*WHAT TO WORK ON:*
- A) From the New Zealand stock market report, reproduce word for word the passage that starts with "The S&P/NZX 50" and ends with "was $114.8 million.".
- B) How many lines in the records contain the string "meters"? Reply with the number only.

══ TEXT EXCERPT

New Zealand shares rose, led by Contact Energy and Mainfreight which hit a record, while Arvida Group and Australia & New Zealand Banking Group fell.
The S&P/NZX 50 Index gained 24.84 points, or 0.4 percent, to $7,037.58. Within the index, 23 stocks rose, 18 fell and nine were unchanged. Turnover was $114.8 million.
"There's not too much on the downside today, it's a pretty quiet Tuesday on our market, perhaps typical for this time of year with people still getting back into the swing of things - I guess maybe we start looking forward to reporting season from the middle of the month onwards," said James Smalley, director at Hamilton Hindin Greene. "We didn't get a lot of guidance from overseas - it's pretty flat to negative in Asia, negative from Australia. There may be a bit of bargain hunting in our market on some of those stocks that have been sold down a bit towards the end of last year."
At 5:15 pm local time, Hong Kong's Hang Seng was up 0.5 percent, Australia's S&P/ASX 200 was down 1 percent and Japan's Nikkei 400 was down 0.8 percent.

════
══ MATERIAL FOR THIS EXERCISE

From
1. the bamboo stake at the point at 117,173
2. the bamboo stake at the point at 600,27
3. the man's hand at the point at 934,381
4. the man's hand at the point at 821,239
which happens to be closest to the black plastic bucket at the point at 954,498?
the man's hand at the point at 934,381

════
══ MATERIAL FOR THIS EXERCISE

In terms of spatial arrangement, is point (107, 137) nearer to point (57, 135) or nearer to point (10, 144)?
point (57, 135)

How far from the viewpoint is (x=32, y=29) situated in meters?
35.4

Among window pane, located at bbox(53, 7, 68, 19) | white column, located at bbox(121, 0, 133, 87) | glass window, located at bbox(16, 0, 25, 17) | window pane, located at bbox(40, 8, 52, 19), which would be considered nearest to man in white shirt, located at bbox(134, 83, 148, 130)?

════
══ MATERIAL FOR THIS EXERCISE

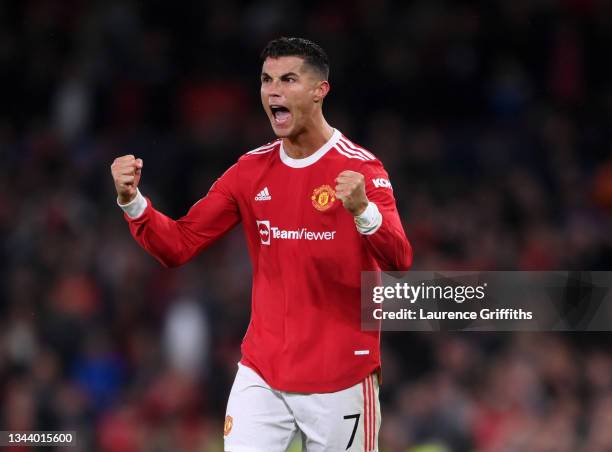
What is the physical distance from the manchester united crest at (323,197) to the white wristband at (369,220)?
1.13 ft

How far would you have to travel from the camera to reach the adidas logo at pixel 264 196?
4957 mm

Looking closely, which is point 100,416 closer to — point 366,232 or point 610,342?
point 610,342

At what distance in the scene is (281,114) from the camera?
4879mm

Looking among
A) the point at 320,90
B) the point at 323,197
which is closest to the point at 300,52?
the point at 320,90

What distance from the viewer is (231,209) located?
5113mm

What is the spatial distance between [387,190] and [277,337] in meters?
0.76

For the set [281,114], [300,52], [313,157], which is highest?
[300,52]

════

*WORKED ANSWERS:*
- A)
The S&P/NZX 50 Index gained 24.84 points, or 0.4 percent, to $7,037.58. Within the index, 23 stocks rose, 18 fell and nine were unchanged. Turnover was $114.8 million.

- B) 2